While I’m very lucky to have a team that can do this analysis for me, I was also excited when I read this article on Women in Tech SEO explaining how to do Causal Impact analysis. It’s exciting to be hands-on and I tend to send only the winners to the “official” team to double-check my work.
This is a great guide explaining step-by-step how to prepare your data to measure impact. While using RStudio might seem intimidating at first, let me tell you a secret: after you have the software installed, these are all the commands you need to place.
pre.period<-c(1,28)
post.period<-c(29,42)
impact<-CausalImpact::CausalImpact(Test_Example,pre.period,post.period)
plot(impact)
You’re just changing the row where the test starts and the name of your document.
This guide does not show how to find a control group, however it does explain how to use one. You can easily split your pages (before starting your intervention) using this Python tool I created using LLMs and Google Colab. All you need to do is import your spreadsheet with three headers: Date, URL, and Traffic. It should break the daily traffic a URL has for a given period (e.g. last 4 weeks).
Date | URL | Traffic |
12/08/2024 | domain.com/page-a | 30 |
13/08/2024 | domain.com/page-a | 25 |
12/08/2024 | domain.com/another-page | 67 |
13/08/2024 | domain.com/another-page | 53 |
Don’t want to go to Google Colab or look at code? Save a bit more time and use this free tool from Orange Valley I mentioned in my talk – It’ll do this breakdown for you without any hassle or registration, in seconds.
Real examples
While I can’t detail too much about each test, I can share with you the rationale behind them. They all tend to have between hundreds and thousands of pages, they include one domain at a time.
These are two examples I mentioned in my talk:
Test | Impact | Period |
Internal linking | +6% | 40 days |
Content gating | -8% traffic, +95% conversions | 90 days |
Beyond the testing tools, the foundation of a good A/B test is your hypothesis. Here’s an example of internal linking:
Select 30 pages with low traffic but high potential and add at least 50 internal links to each, using unique, anchor-text-rich links.
For a page to be included in the variant group, it must include an additional 50 internal links. In this case, the hypothesis is that the link volume is essential to success. Adding fewer links may not have an impact and would decrease the chance of success.
An example of cumulative impact after adding a high number of internal links
On content gating, the results show that organic traffic decreased over time but the conversions went up. Remember that a “conversion” is not just a sale but can be any action we want our visitors to take. Do you accept conversion increases at the cost of losing organic traffic? This will depend on your company’s goals but having the actual numbers will allow you to have awareness vs guesses when the conversion comes up.
More tips for SEO testing
I can’t stop testing these days. Everything I do must have control and variant groups, so I can prove impact – or lack it. Here are a few more times for good SEO A/B testing:
Isolate testing groups to avoid noise. If some pages are under control, don’t make any changes or artificially inflate their traffic (e.g. PPC ads) or they might grow more than naturally and decrease the measurable impact of your variant group.
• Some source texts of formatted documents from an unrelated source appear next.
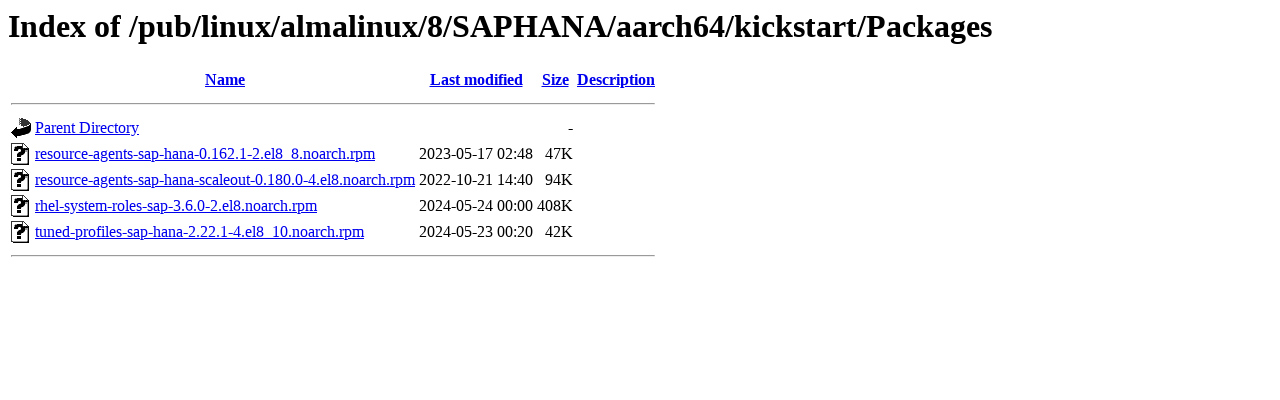

--- FILE ---
content_type: text/html;charset=ISO-8859-1
request_url: http://ftp.iij.ad.jp/pub/linux/almalinux/8/SAPHANA/aarch64/kickstart/Packages/
body_size: 1946
content:
<!DOCTYPE HTML PUBLIC "-//W3C//DTD HTML 3.2 Final//EN">
<html>
 <head>
  <title>Index of /pub/linux/almalinux/8/SAPHANA/aarch64/kickstart/Packages</title>
 </head>
 <body>
<h1>Index of /pub/linux/almalinux/8/SAPHANA/aarch64/kickstart/Packages</h1>
  <table>
   <tr><th valign="top"><img src="/icons/blank.gif" alt="[ICO]"></th><th><a href="?C=N;O=D">Name</a></th><th><a href="?C=M;O=A">Last modified</a></th><th><a href="?C=S;O=A">Size</a></th><th><a href="?C=D;O=A">Description</a></th></tr>
   <tr><th colspan="5"><hr></th></tr>
<tr><td valign="top"><img src="/icons/back.gif" alt="[PARENTDIR]"></td><td><a href="/pub/linux/almalinux/8/SAPHANA/aarch64/kickstart/">Parent Directory</a></td><td>&nbsp;</td><td align="right">  - </td><td>&nbsp;</td></tr>
<tr><td valign="top"><img src="/icons/unknown.gif" alt="[   ]"></td><td><a href="resource-agents-sap-hana-0.162.1-2.el8_8.noarch.rpm">resource-agents-sap-hana-0.162.1-2.el8_8.noarch.rpm</a></td><td align="right">2023-05-17 02:48  </td><td align="right"> 47K</td><td>&nbsp;</td></tr>
<tr><td valign="top"><img src="/icons/unknown.gif" alt="[   ]"></td><td><a href="resource-agents-sap-hana-scaleout-0.180.0-4.el8.noarch.rpm">resource-agents-sap-hana-scaleout-0.180.0-4.el8.noarch.rpm</a></td><td align="right">2022-10-21 14:40  </td><td align="right"> 94K</td><td>&nbsp;</td></tr>
<tr><td valign="top"><img src="/icons/unknown.gif" alt="[   ]"></td><td><a href="rhel-system-roles-sap-3.6.0-2.el8.noarch.rpm">rhel-system-roles-sap-3.6.0-2.el8.noarch.rpm</a></td><td align="right">2024-05-24 00:00  </td><td align="right">408K</td><td>&nbsp;</td></tr>
<tr><td valign="top"><img src="/icons/unknown.gif" alt="[   ]"></td><td><a href="tuned-profiles-sap-hana-2.22.1-4.el8_10.noarch.rpm">tuned-profiles-sap-hana-2.22.1-4.el8_10.noarch.rpm</a></td><td align="right">2024-05-23 00:20  </td><td align="right"> 42K</td><td>&nbsp;</td></tr>
   <tr><th colspan="5"><hr></th></tr>
</table>
</body></html>
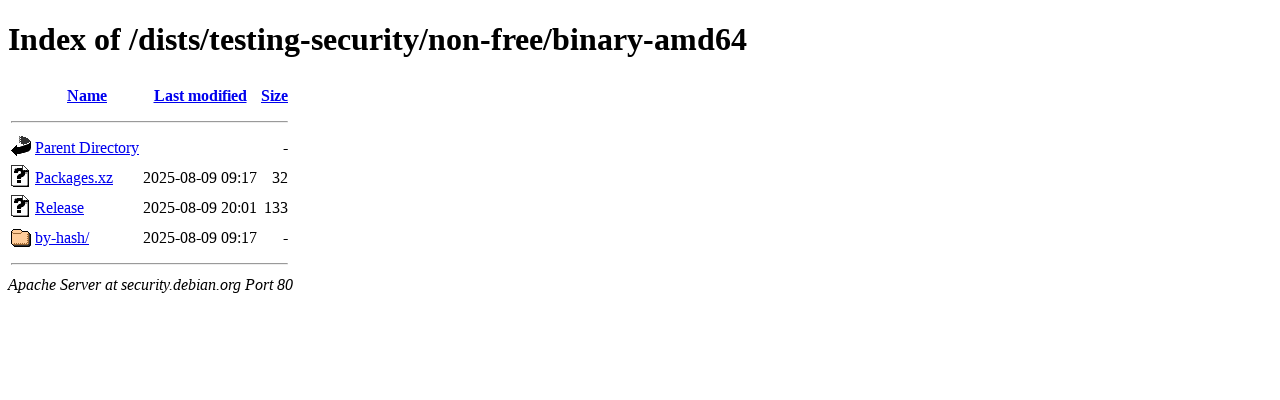

--- FILE ---
content_type: text/html;charset=UTF-8
request_url: http://security.debian.org/dists/testing-security/non-free/binary-amd64/
body_size: 533
content:
<!DOCTYPE HTML PUBLIC "-//W3C//DTD HTML 4.01//EN" "http://www.w3.org/TR/html4/strict.dtd">
<html>
 <head>
  <title>Index of /dists/testing-security/non-free/binary-amd64</title>
 </head>
 <body>
<h1>Index of /dists/testing-security/non-free/binary-amd64</h1>
  <table>
   <tr><th valign="top"><img src="/icons/blank.gif" alt="[ICO]"></th><th><a href="?C=N;O=D">Name</a></th><th><a href="?C=M;O=A">Last modified</a></th><th><a href="?C=S;O=A">Size</a></th></tr>
   <tr><th colspan="4"><hr></th></tr>
<tr><td valign="top"><img src="/icons/back.gif" alt="[PARENTDIR]"></td><td><a href="/dists/testing-security/non-free/">Parent Directory</a></td><td>&nbsp;</td><td align="right">  - </td></tr>
<tr><td valign="top"><img src="/icons/unknown.gif" alt="[   ]"></td><td><a href="Packages.xz">Packages.xz</a></td><td align="right">2025-08-09 09:17  </td><td align="right"> 32 </td></tr>
<tr><td valign="top"><img src="/icons/unknown.gif" alt="[   ]"></td><td><a href="Release">Release</a></td><td align="right">2025-08-09 20:01  </td><td align="right">133 </td></tr>
<tr><td valign="top"><img src="/icons/folder.gif" alt="[DIR]"></td><td><a href="by-hash/">by-hash/</a></td><td align="right">2025-08-09 09:17  </td><td align="right">  - </td></tr>
   <tr><th colspan="4"><hr></th></tr>
</table>
<address>Apache Server at security.debian.org Port 80</address>
</body></html>
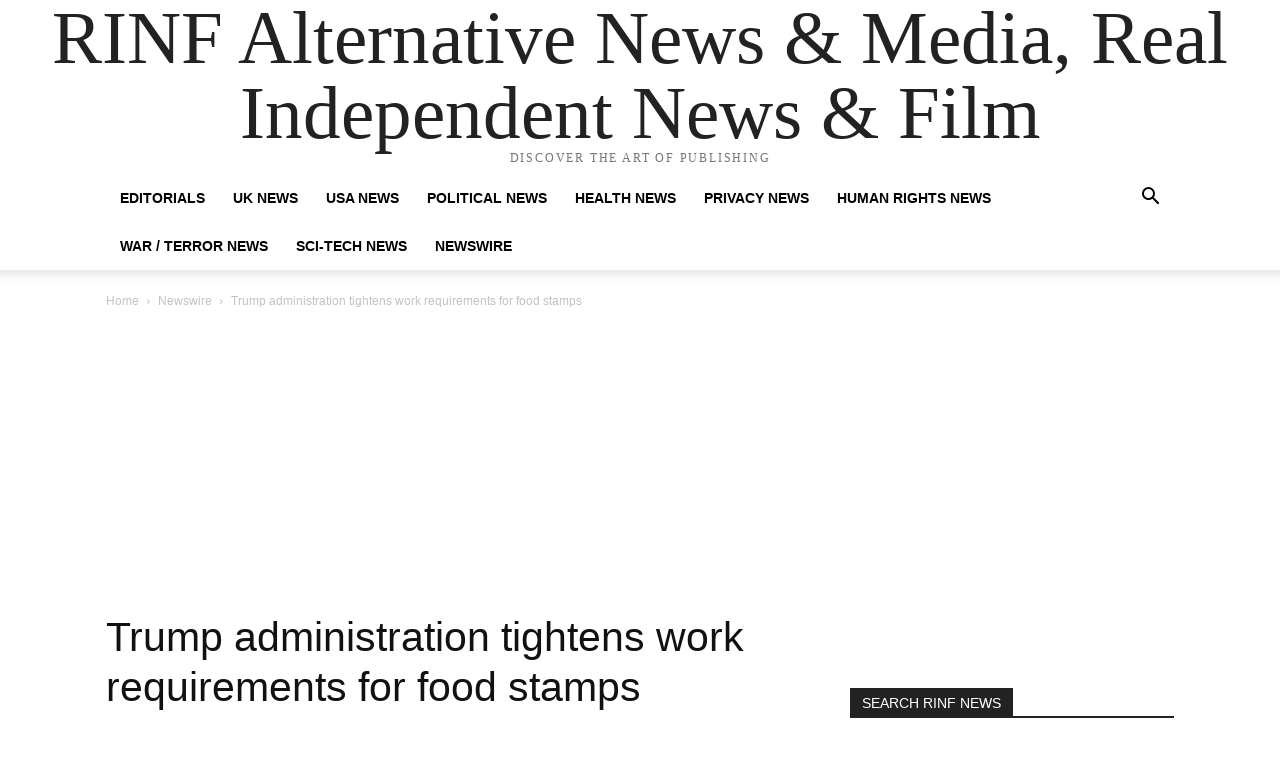

--- FILE ---
content_type: text/html; charset=utf-8
request_url: https://www.google.com/recaptcha/api2/aframe
body_size: 267
content:
<!DOCTYPE HTML><html><head><meta http-equiv="content-type" content="text/html; charset=UTF-8"></head><body><script nonce="x0DdAtWSs9CLwQJH0zsO9g">/** Anti-fraud and anti-abuse applications only. See google.com/recaptcha */ try{var clients={'sodar':'https://pagead2.googlesyndication.com/pagead/sodar?'};window.addEventListener("message",function(a){try{if(a.source===window.parent){var b=JSON.parse(a.data);var c=clients[b['id']];if(c){var d=document.createElement('img');d.src=c+b['params']+'&rc='+(localStorage.getItem("rc::a")?sessionStorage.getItem("rc::b"):"");window.document.body.appendChild(d);sessionStorage.setItem("rc::e",parseInt(sessionStorage.getItem("rc::e")||0)+1);localStorage.setItem("rc::h",'1768096926181');}}}catch(b){}});window.parent.postMessage("_grecaptcha_ready", "*");}catch(b){}</script></body></html>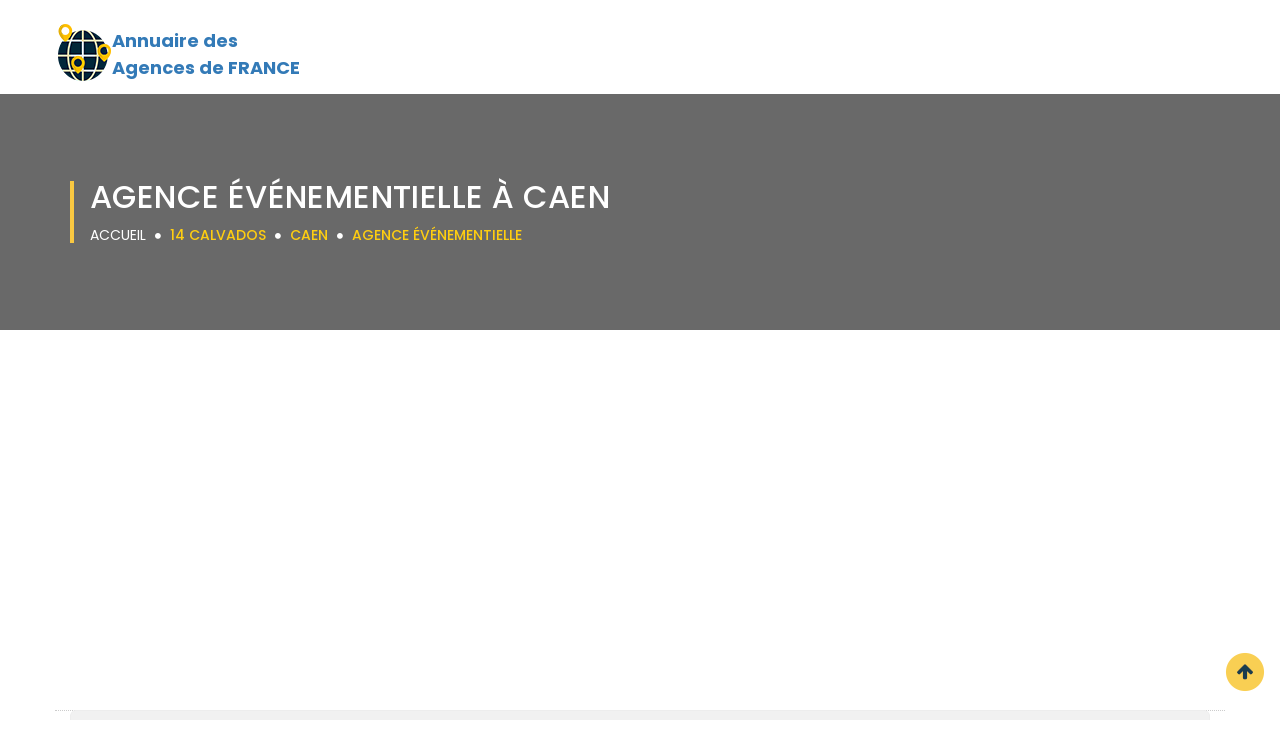

--- FILE ---
content_type: text/html; charset=utf-8
request_url: https://www.google.com/recaptcha/api2/aframe
body_size: 265
content:
<!DOCTYPE HTML><html><head><meta http-equiv="content-type" content="text/html; charset=UTF-8"></head><body><script nonce="1HealxE1fDygn7_qeJ6Zpw">/** Anti-fraud and anti-abuse applications only. See google.com/recaptcha */ try{var clients={'sodar':'https://pagead2.googlesyndication.com/pagead/sodar?'};window.addEventListener("message",function(a){try{if(a.source===window.parent){var b=JSON.parse(a.data);var c=clients[b['id']];if(c){var d=document.createElement('img');d.src=c+b['params']+'&rc='+(localStorage.getItem("rc::a")?sessionStorage.getItem("rc::b"):"");window.document.body.appendChild(d);sessionStorage.setItem("rc::e",parseInt(sessionStorage.getItem("rc::e")||0)+1);localStorage.setItem("rc::h",'1768974329678');}}}catch(b){}});window.parent.postMessage("_grecaptcha_ready", "*");}catch(b){}</script></body></html>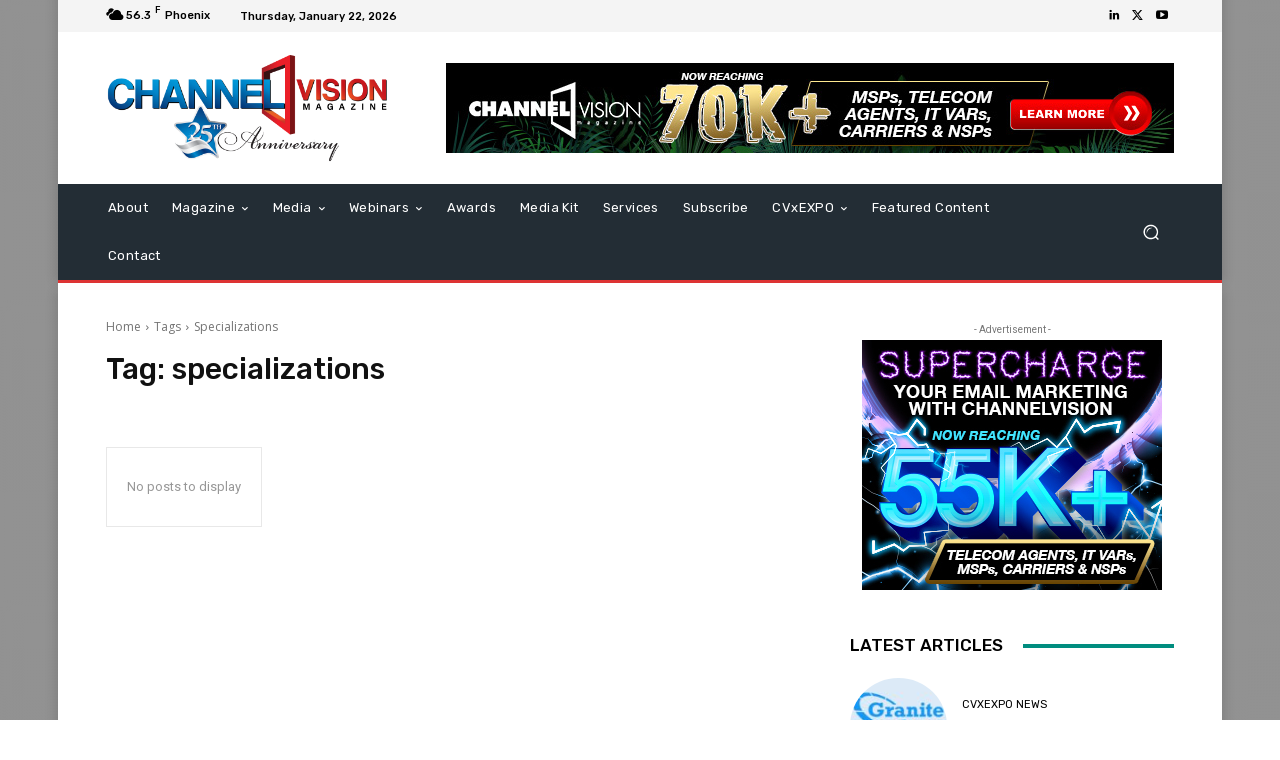

--- FILE ---
content_type: text/javascript
request_url: https://channelvisionmag.com/wp-content/plugins/pinpointe-form-integration/assets/js/pinpointe-frontend.js?ver=2.2.1
body_size: 915
content:
/**
 * Pinpointe Plugin Frontend JavaScript
 */
jQuery(document).ready(function() {

    /**
     * Display hidden interest groups (if any)
     */
    jQuery('.pinpointe_signup_form fieldset').click(function() {
        jQuery(this).find('.pinpointe_interest_groups_hidden').show();
        var form = jQuery(this).closest('.pinpointe_signup_form');
        if (form.hasClass('sky-form-modal')) {
            form.css('top', '50%').css('left', '50%').css('margin-top', -form.outerHeight()/2).css('margin-left', -form.outerWidth()/2);
        }
    });

    /**
     * Handle form submit
     */
    jQuery('.pinpointe_signup_form').each(function() {

        var pinpointe_button = jQuery(this).find('button');
        var pinpointe_context = jQuery(this).find('#pinpointe_form_context').val();

        pinpointe_button.click(function() {
            pinpointe_process_signup(jQuery(this), pinpointe_context);
        });

        jQuery(this).find('input[type="text"], input[type="email"]').each(function() {
            jQuery(this).keydown(function(e) {
                if (e.keyCode === 13) {
                    pinpointe_process_signup(pinpointe_button, pinpointe_context);
                }
            });
        });
    });

    function pinpointe_process_botbust(form)
    {
        if (form.find('#addressStarfall').length < 1 || form.find('#addressStarfall').val() != 'Please replace') {
            return false;
        }

        if (form.find('#contactStarfall').length < 1 || form.find('#contactStarfall').val() != '') {
            return false;
        }

        if (form.find('#commentStarfall').length < 1 || form.find('#commentStarfall').val() != '') {
            return false;
        }

        if (form.find('#timerStarfall').length < 1 || form.find('#timerStarfall').val() < 2) {
            return false;
        }

        return true;
    }

    /**
     * Pinpointe signup
     */
    function pinpointe_process_signup(button, context)
    {
        if (button.closest('.pinpointe_signup_form').valid()) {

            button.closest('.pinpointe_signup_form').find('fieldset').fadeOut(function() {
                var  this_form = jQuery(this).closest('.pinpointe_signup_form');
                var passBots = pinpointe_process_botbust(button.closest('.pinpointe_signup_form'));

                if (!passBots)
                {
                    this_form.find('#pinpointe_signup_'+context+'_success').children().html('Thank you for subscribing!');
                    this_form.find('#pinpointe_signup_'+context+'_success').fadeIn();
                    return;
                }

                this_form.find('#pinpointe_signup_'+context+'_processing').fadeIn();
                button.prop('disabled', true);

                if (this_form.hasClass('sky-form-modal')) {
                    this_form.css('top', '50%').css('left', '50%').css('margin-top', -this_form.outerHeight()/2).css('margin-left', -this_form.outerWidth()/2);
                }

                jQuery.post(
                    pinpointe_ajaxurl,
                    {
                        'action': 'pinpointe_subscribe',
                        'data': button.closest('.pinpointe_signup_form').serialize()
                    },
                    function(response) {
                        var result = jQuery.parseJSON(response);

                        // Remove progress scene
                        this_form.find('#pinpointe_signup_'+context+'_processing').fadeOut(function() {
                            if (result['error'] == 1) {
                                this_form.find('#pinpointe_signup_'+context+'_error').children().html(result['message']);
                                this_form.find('#pinpointe_signup_'+context+'_error').fadeIn();
                            }
                            else {
                                this_form.find('#pinpointe_signup_'+context+'_success').children().html(result['message']);
                                this_form.find('#pinpointe_signup_'+context+'_success').fadeIn();

                                var date = new Date();
                                date.setTime(date.getTime() + (5 * 365 * 24 * 60 * 60 * 1000));
                                Cookies.set('pinpointe_s', '1', { expires: date, path: '/' });

                                if (context == 'lock') {
                                    setTimeout(function() {
                                        location.reload();
                                    }, 2000);
                                }
                                else if (typeof result['redirect_url'] !== 'undefined' && result['redirect_url']) {
                                    setTimeout(function() {
                                        location.replace(result['redirect_url']);
                                    }, 1000);
                                }
                            }

                            if (this_form.hasClass('sky-form-modal')) {
                                this_form.css('top', '50%').css('left', '50%').css('margin-top', -this_form.outerHeight()/2).css('margin-left', -this_form.outerWidth()/2);
                            }
                        });
                    }
                );
            });
        }
    }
Pages must have historical traffic because you need a baseline for comparison. If both groups start from zero, you can’t ensure they’re growing because of your changes and you’re way more susceptible to external elements such as indexing and search volume.
Not every test will work and that’s ok. You must have a confidence level of 95% or higher to trust the results. Lower numbers mean a lower confidence that the impact was due to the changes you made.
The same test can have different results in different groups of pages, domains or countries, depending on your maturity. If you already rank well, there’s less to gain. Do separate tests to find the “local” impact.